Some discrepancy between full and moderate "eat-ability" in moderately undernourished and well-nourished patients, respectively, was due to a type II sampling error, since there were no cases in three subgroups of those categories. Although all cases classified as critical "eat-ability" were severely malnourished, a greater sample is still needed to validate this combined SEA. Despite this, there was a greatly "eat-ability" impairment among patients who died, who were greatly malnourished. Nevertheless, the role of "eat-ability" and malnutrition on death risk requires further studies on a large sample, since most patients were in advanced stages of the disease (stages III and IV).
Another deterrent factor in the study is that most of the patients died after hospital discharge, making it difficult to establish if death was directly related to the tumor or to the comorbidities.

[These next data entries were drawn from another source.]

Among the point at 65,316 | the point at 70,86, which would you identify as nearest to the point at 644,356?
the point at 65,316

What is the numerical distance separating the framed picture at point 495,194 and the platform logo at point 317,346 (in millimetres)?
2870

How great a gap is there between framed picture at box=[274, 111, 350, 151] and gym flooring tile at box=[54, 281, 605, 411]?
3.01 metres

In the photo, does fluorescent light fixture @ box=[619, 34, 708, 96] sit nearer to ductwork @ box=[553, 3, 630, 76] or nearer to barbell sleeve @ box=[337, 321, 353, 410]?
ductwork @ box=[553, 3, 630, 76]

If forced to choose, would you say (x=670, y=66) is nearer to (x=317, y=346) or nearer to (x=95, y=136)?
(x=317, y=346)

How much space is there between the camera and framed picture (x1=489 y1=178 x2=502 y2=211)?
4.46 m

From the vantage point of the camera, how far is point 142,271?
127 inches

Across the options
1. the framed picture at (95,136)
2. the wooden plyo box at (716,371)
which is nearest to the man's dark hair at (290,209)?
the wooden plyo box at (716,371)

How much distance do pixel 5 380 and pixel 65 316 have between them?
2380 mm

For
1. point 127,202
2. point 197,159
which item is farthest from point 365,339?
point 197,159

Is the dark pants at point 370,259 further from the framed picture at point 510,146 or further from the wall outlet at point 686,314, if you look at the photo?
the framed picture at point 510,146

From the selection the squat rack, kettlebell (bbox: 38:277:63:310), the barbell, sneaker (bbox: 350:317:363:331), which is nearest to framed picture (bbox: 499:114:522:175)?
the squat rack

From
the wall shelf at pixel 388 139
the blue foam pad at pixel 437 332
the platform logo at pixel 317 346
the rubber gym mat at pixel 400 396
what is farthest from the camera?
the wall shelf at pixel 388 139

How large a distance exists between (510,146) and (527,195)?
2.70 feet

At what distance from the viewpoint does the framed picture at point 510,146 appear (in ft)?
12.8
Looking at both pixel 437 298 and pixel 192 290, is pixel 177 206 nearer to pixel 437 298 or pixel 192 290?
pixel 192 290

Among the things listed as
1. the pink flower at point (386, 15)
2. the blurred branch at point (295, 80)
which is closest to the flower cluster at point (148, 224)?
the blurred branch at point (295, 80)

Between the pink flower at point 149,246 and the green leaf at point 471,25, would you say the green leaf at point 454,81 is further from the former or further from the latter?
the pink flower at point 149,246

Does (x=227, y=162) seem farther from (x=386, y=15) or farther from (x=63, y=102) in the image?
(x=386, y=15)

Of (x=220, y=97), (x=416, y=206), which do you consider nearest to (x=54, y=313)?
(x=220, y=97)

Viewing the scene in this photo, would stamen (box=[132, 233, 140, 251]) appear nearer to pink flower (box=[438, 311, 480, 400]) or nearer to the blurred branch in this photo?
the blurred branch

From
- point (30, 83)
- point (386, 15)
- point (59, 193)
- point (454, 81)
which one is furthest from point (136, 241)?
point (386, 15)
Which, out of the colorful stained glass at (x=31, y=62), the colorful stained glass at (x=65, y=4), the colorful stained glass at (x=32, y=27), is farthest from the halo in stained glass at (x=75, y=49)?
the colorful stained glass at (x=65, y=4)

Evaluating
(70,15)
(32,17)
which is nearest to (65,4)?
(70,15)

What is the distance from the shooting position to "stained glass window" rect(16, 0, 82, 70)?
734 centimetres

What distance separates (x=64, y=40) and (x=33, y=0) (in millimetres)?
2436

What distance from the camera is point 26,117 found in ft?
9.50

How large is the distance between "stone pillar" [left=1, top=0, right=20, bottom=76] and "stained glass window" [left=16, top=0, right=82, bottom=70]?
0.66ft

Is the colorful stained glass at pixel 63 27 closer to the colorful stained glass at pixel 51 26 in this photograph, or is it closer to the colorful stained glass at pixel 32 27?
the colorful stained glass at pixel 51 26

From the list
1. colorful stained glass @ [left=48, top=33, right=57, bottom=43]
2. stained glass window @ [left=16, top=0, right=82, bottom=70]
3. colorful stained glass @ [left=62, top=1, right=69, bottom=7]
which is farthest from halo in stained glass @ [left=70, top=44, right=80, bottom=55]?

Perspectives point out to increase cases evaluated by SEA and to compare it with inflammatory parameters, most probably with c-reactive protein (CRP), since SEA and CRP were similarly increased and CRP was twice NLR positive, and to better determine the role of SEA as a nutritional risk ancillary.
In conclusion, the combined evaluation of food intake, dysphagia and appetite (SEA) was reliable in clearly identifying patients with impaired "eat-ability" in more than half and in more than three fourths of those with lower and upper GIT tumors, respectively, that significantly affect nutritional status and risk of death of patients with GIT tumors.